**DESCRIPTION OF THE TASK**. Extract every line below that contains the word "site".

**THE INPUT**.
* * * * *

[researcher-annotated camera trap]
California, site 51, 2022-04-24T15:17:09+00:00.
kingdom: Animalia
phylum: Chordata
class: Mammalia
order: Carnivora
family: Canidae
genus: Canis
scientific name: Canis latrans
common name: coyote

* * * * *

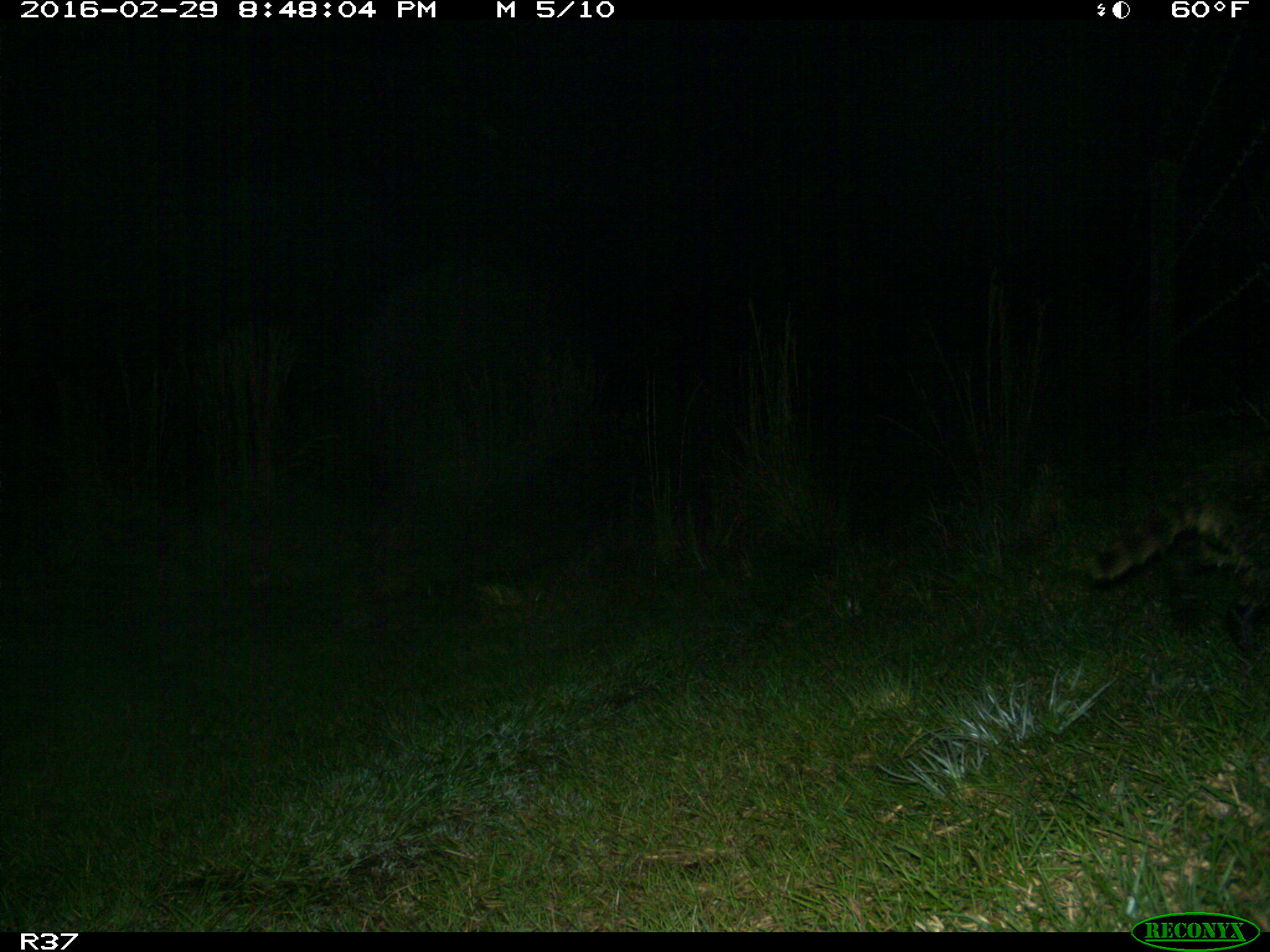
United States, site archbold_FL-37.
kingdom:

* * * * *

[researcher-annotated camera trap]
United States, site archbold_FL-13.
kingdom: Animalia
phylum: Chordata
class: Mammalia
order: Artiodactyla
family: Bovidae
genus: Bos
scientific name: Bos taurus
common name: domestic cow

* * * * *

**EXERCISE RESPONSE**.
California, site 51, 2022-04-24T15:17:09+00:00.
United States, site archbold_FL-37.
United States, site archbold_FL-13.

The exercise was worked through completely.